# Menadzer plikow ala krusader(total commander)?

## gotrek

Witam, poszukuje programu ktory zastapil by krusadera,najlepiej pod gtk1/2 ale moze byc tez pod qt byle bez duzych zaleznosci. Przebrnalem juz przez workera i gentoo ale nie spelniają moich oczekiwan i daleko im do krusader. Jesli ktos zna jakis porzadny menadzer niech sie podzieli widza bo cholernie potrzebuje czegos takiego:)

----------

## faktor4u

Polecam emelfm2 - bardzo konfigurowalna aplikacja oparta na gtk2. Jedyne wady to brak polskiego języka i wykrzaczanie się czasem (bardzo rzadko).

----------

## BeteNoire

Wysiliłbyś się trochę :/

http://www.linuxsoft.cz/pl/

https://forums.gentoo.org/search.php

----------

## totencham

Beesoft Commander:

 *Quote:*   

> 
> 
> Jest on wzorowany na kultowym już programie Norton Commander.
> 
> Program napisany jest w języku C++ z użyciem biblioteki Qt firmy Trolletech.
> ...

 

Niestety, nie znalazłem go w portage.

----------

## spiker

dobry jest tez gentoo  :Smile:  oczywiście file manager ( [url]http://www.obsession.se/gentoo/ [/url]) -oarty na gtk1 :/

----------

## spiker

zduplikował się post:/

----------

## Insenic

Spróbuj Tux COmmandera. Nie ma go w portage, ale binarkę znajdziesz na SourceForge...

----------

## milu

 *totencham wrote:*   

> Beesoft Commander:
> 
>  *Quote:*   
> 
> Jest on wzorowany na kultowym już programie Norton Commander.
> ...

 

Ebuild do ściągnięcia.

----------

## BeteNoire

Ciekawie się prezentuje ten BSC. Niestety jest mocno niedopracowany. Przede wszystkim ma mało funkcji w porównaniu z takim np. Krusaderem. Nie jest spolszczony. Poza tym dotknął go problem podobny do tego, który opisałem tutaj: https://forums.gentoo.org/viewtopic-t-424321.html .

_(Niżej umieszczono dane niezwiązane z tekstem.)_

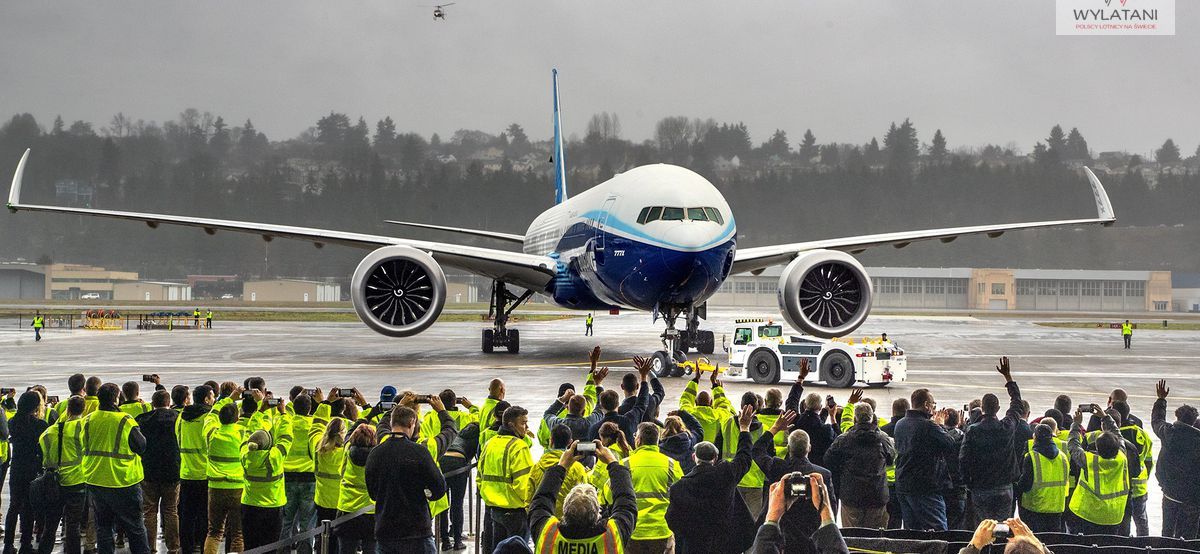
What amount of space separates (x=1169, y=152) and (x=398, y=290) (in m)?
173

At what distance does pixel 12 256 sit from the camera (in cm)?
12738

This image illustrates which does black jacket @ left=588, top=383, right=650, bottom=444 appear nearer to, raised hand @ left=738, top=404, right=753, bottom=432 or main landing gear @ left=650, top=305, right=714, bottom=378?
raised hand @ left=738, top=404, right=753, bottom=432

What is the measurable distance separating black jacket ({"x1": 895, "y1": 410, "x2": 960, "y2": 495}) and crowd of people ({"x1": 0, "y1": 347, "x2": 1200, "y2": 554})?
0.02 meters

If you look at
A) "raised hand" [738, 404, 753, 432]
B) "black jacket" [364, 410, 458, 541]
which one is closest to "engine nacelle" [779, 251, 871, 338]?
"raised hand" [738, 404, 753, 432]

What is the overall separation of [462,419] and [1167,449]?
6663mm

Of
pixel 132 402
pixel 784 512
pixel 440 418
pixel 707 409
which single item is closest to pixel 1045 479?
pixel 707 409

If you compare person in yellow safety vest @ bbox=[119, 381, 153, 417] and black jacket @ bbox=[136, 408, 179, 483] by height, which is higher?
person in yellow safety vest @ bbox=[119, 381, 153, 417]

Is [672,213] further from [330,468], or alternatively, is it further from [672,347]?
[330,468]

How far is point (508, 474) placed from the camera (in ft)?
24.3

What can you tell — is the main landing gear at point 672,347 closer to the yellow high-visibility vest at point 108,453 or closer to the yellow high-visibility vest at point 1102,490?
the yellow high-visibility vest at point 1102,490

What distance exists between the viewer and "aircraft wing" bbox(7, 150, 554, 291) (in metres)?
24.2

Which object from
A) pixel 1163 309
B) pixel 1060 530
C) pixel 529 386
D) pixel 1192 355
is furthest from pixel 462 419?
pixel 1163 309

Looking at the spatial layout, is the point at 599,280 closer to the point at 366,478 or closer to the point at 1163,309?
the point at 366,478

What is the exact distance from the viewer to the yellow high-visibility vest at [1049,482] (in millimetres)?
8383
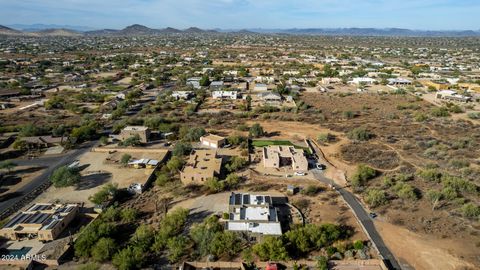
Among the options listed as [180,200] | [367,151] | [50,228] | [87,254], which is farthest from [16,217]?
[367,151]

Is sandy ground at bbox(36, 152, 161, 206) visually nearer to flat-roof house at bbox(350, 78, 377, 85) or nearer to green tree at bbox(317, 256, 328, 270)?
green tree at bbox(317, 256, 328, 270)

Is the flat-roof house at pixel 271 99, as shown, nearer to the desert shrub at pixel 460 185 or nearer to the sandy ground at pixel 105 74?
the desert shrub at pixel 460 185

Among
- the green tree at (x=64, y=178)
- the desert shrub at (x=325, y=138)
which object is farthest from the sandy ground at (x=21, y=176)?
the desert shrub at (x=325, y=138)

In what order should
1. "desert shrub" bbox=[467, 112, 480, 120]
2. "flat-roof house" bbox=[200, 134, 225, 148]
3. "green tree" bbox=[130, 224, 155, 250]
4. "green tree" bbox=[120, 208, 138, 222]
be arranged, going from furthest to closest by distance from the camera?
"desert shrub" bbox=[467, 112, 480, 120] < "flat-roof house" bbox=[200, 134, 225, 148] < "green tree" bbox=[120, 208, 138, 222] < "green tree" bbox=[130, 224, 155, 250]

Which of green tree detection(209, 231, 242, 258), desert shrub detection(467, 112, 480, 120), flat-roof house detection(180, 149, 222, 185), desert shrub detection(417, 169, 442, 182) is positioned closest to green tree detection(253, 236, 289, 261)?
green tree detection(209, 231, 242, 258)

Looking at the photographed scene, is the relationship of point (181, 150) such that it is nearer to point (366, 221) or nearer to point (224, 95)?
point (366, 221)

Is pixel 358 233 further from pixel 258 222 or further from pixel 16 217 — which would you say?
pixel 16 217
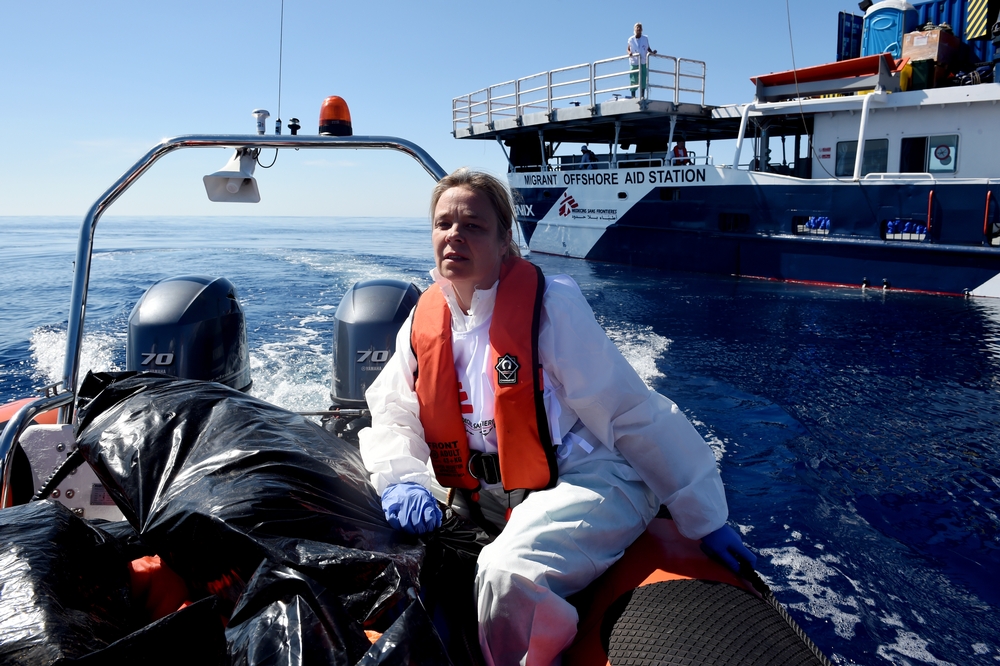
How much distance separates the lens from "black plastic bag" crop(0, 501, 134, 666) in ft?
3.63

A BSC wygląda tak: http://img380.imageshack.us/my.php?image=bsc0qh.jpg

----------

## nbvcxz

czytając newsy linux.pl widzę, że autor często aktualizuje BSC (teraz to w zasadzie alfa) zaczyna on mi się podobać i ma szansę być jednym z najlepszych dwupanelowców

thx za ebuild

----------

## psycepa

XNC, nie wiem czy to qt czy gtk, w zasadzie mi to rybka, uzywam z powodzeniem na zmiane z mc  :Smile: 

----------

## _troll_

 *BeteNoire wrote:*   

> Poza tym dotknął go problem podobny do tego, który opisałem tutaj: https://forums.gentoo.org/viewtopic-t-424321.html

 ten problem, to problem Twojej konfiguracji, a nie bsc... ehhhh.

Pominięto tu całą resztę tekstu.